> [Assignment]: Reproduce the passage of the ovarian cancer study report below between "Copenhagen, Denmark, September" and "for these patients.", inclusive.

> [Given text]:
Copenhagen, Denmark, September 26/PRNewswire/ -- Schering-Plough Europe reported that researchers at the 12th meeting of the Federation of European Cancer Societies (ECCO 12)(1) presented data demonstrating that patients treated with CAELYX(TM)/DOXIL(R) (pegylated liposomal doxorubicin hydrochloride) showed a statistically significant increase in overall survival (OS) as compared to those treated with topotecan. These data were from a randomised, controlled, multicentre, open-label, Phase III clinical study.

In this Phase III study, the analysis compared CAELYX and topotecan -- another anticancer agent -- in epithelial ovarian cancer patients whose disease recurred after or did not respond to first-line, platinum-based chemotherapy. The objective of this long-term follow up analysis was to update the OS data for these patients.

> [Given data]:
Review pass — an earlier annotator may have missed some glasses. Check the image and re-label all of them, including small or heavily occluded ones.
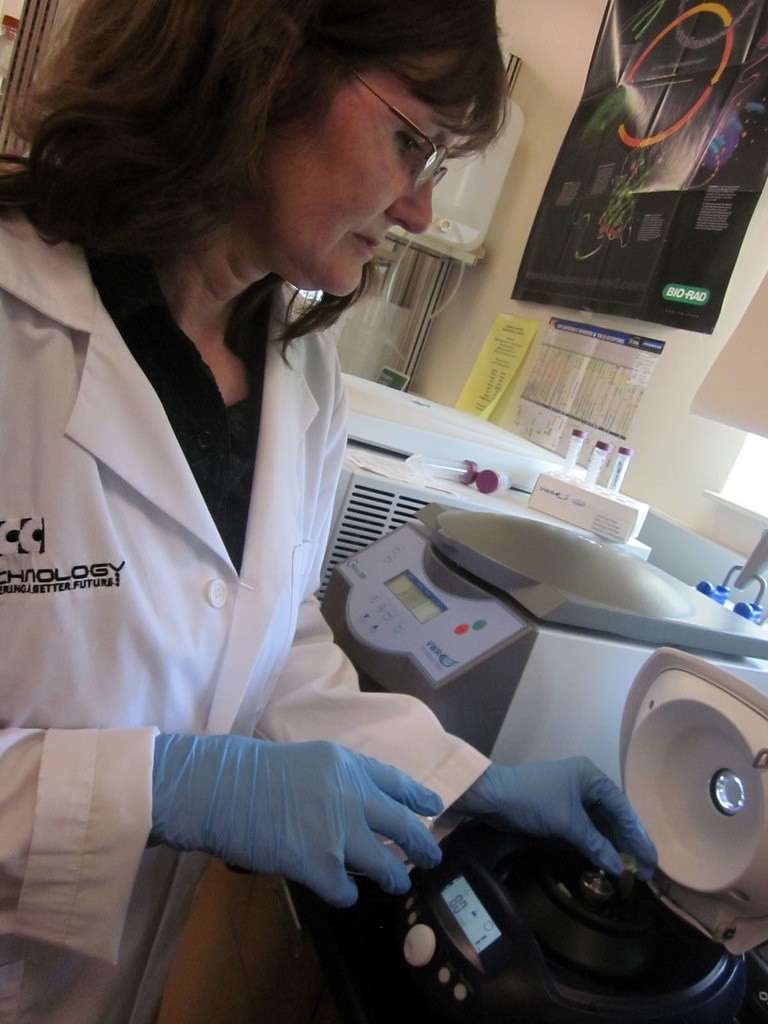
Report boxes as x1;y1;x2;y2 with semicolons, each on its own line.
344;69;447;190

==

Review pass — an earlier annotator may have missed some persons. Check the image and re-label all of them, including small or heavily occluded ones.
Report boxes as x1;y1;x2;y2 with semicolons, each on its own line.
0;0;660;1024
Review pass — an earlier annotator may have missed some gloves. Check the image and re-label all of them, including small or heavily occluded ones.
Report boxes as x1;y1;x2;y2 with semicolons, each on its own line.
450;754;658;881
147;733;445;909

--

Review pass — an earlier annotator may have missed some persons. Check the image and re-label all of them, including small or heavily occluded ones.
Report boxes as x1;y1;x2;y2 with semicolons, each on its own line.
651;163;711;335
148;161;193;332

> [Answer box]:
Copenhagen, Denmark, September 26/PRNewswire/ -- Schering-Plough Europe reported that researchers at the 12th meeting of the Federation of European Cancer Societies (ECCO 12)(1) presented data demonstrating that patients treated with CAELYX(TM)/DOXIL(R) (pegylated liposomal doxorubicin hydrochloride) showed a statistically significant increase in overall survival (OS) as compared to those treated with topotecan. These data were from a randomised, controlled, multicentre, open-label, Phase III clinical study.

In this Phase III study, the analysis compared CAELYX and topotecan -- another anticancer agent -- in epithelial ovarian cancer patients whose disease recurred after or did not respond to first-line, platinum-based chemotherapy. The objective of this long-term follow up analysis was to update the OS data for these patients.